> [TASK INPUT]:

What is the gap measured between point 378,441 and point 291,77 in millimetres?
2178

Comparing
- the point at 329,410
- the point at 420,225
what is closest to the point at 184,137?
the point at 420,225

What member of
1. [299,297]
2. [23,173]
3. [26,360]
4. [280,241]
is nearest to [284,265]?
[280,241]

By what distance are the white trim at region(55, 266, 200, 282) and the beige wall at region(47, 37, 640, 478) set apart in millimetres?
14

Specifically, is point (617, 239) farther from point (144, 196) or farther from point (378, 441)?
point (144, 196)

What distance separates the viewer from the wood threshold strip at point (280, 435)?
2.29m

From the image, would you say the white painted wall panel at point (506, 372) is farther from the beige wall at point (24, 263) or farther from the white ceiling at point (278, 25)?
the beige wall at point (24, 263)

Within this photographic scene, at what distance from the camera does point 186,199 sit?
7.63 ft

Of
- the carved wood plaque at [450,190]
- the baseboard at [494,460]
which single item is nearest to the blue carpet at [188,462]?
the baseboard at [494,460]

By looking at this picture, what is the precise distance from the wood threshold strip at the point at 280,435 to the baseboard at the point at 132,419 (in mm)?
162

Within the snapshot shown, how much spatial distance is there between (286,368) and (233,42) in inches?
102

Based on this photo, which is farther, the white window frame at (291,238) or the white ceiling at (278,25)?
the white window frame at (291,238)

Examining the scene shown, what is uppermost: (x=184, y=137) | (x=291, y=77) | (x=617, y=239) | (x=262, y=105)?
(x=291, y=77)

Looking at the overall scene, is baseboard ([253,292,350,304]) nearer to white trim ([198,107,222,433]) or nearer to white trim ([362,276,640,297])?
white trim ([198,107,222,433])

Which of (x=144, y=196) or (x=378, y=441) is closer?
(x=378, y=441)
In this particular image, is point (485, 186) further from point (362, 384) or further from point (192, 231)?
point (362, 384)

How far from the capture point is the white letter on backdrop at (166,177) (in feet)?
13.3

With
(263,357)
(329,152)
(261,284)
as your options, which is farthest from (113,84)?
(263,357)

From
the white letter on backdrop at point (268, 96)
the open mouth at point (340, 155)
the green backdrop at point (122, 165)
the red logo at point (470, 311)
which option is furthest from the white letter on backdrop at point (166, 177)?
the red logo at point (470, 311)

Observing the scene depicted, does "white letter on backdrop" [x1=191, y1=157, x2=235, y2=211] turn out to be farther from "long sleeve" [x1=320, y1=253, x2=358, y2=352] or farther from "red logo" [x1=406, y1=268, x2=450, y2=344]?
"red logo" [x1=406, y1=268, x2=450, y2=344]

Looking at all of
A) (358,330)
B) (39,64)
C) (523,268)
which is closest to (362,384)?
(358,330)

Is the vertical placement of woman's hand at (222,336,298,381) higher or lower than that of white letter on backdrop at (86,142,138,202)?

> [WRITTEN INSTRUCTION]:
Copy the records above exactly.

> [COMPLETED EXERCISE]:
What is the gap measured between point 378,441 and point 291,77 in millimetres?
2178

Comparing
- the point at 329,410
- the point at 420,225
what is closest to the point at 184,137?
the point at 420,225

What member of
1. [299,297]
2. [23,173]
3. [26,360]
4. [280,241]
is nearest to [284,265]?
[280,241]

By what distance are the white trim at region(55, 266, 200, 282) and the beige wall at region(47, 37, 640, 478) set apart in millimetres?
14

Specifically, is point (617, 239) farther from point (144, 196) or farther from point (378, 441)?
point (144, 196)

What distance separates the viewer from the wood threshold strip at point (280, 435)?
2.29m

From the image, would you say the white painted wall panel at point (506, 372) is farther from the beige wall at point (24, 263) or farther from the white ceiling at point (278, 25)?
the beige wall at point (24, 263)

Within this photographic scene, at what distance from the camera does point 186,199 sit?
7.63 ft

Of
- the carved wood plaque at [450,190]
- the baseboard at [494,460]
which single item is nearest to the blue carpet at [188,462]?
the baseboard at [494,460]

By looking at this picture, what is the precise distance from the wood threshold strip at the point at 280,435 to the baseboard at the point at 132,419 (in mm)?
162

Within the snapshot shown, how much spatial distance is there between (286,368) and (233,42) in inches?
102

Based on this photo, which is farther, the white window frame at (291,238) or the white ceiling at (278,25)?
the white window frame at (291,238)

Examining the scene shown, what is uppermost: (x=184, y=137) | (x=291, y=77) | (x=617, y=239) | (x=262, y=105)?
(x=291, y=77)

Looking at the overall scene, is baseboard ([253,292,350,304]) nearer to white trim ([198,107,222,433]) or nearer to white trim ([362,276,640,297])?
white trim ([198,107,222,433])

Which of (x=144, y=196) or (x=378, y=441) is closer?
(x=378, y=441)
In this particular image, is point (485, 186) further from point (362, 384) or further from point (192, 231)?
point (362, 384)

How far from the capture point is the white letter on backdrop at (166,177) (in feet)?
13.3

With
(263,357)
(329,152)
(261,284)
as your options, which is farthest from (113,84)?
(263,357)

From
the white letter on backdrop at point (268, 96)
the open mouth at point (340, 155)
the green backdrop at point (122, 165)
the red logo at point (470, 311)
which option is furthest from the white letter on backdrop at point (166, 177)?
the red logo at point (470, 311)

Observing the scene depicted, does "white letter on backdrop" [x1=191, y1=157, x2=235, y2=211] turn out to be farther from "long sleeve" [x1=320, y1=253, x2=358, y2=352] or farther from "red logo" [x1=406, y1=268, x2=450, y2=344]?
"red logo" [x1=406, y1=268, x2=450, y2=344]

Looking at all of
A) (358,330)
B) (39,64)
C) (523,268)
which is closest to (362,384)?
(358,330)

Is the vertical placement of woman's hand at (222,336,298,381) higher or lower than that of white letter on backdrop at (86,142,138,202)?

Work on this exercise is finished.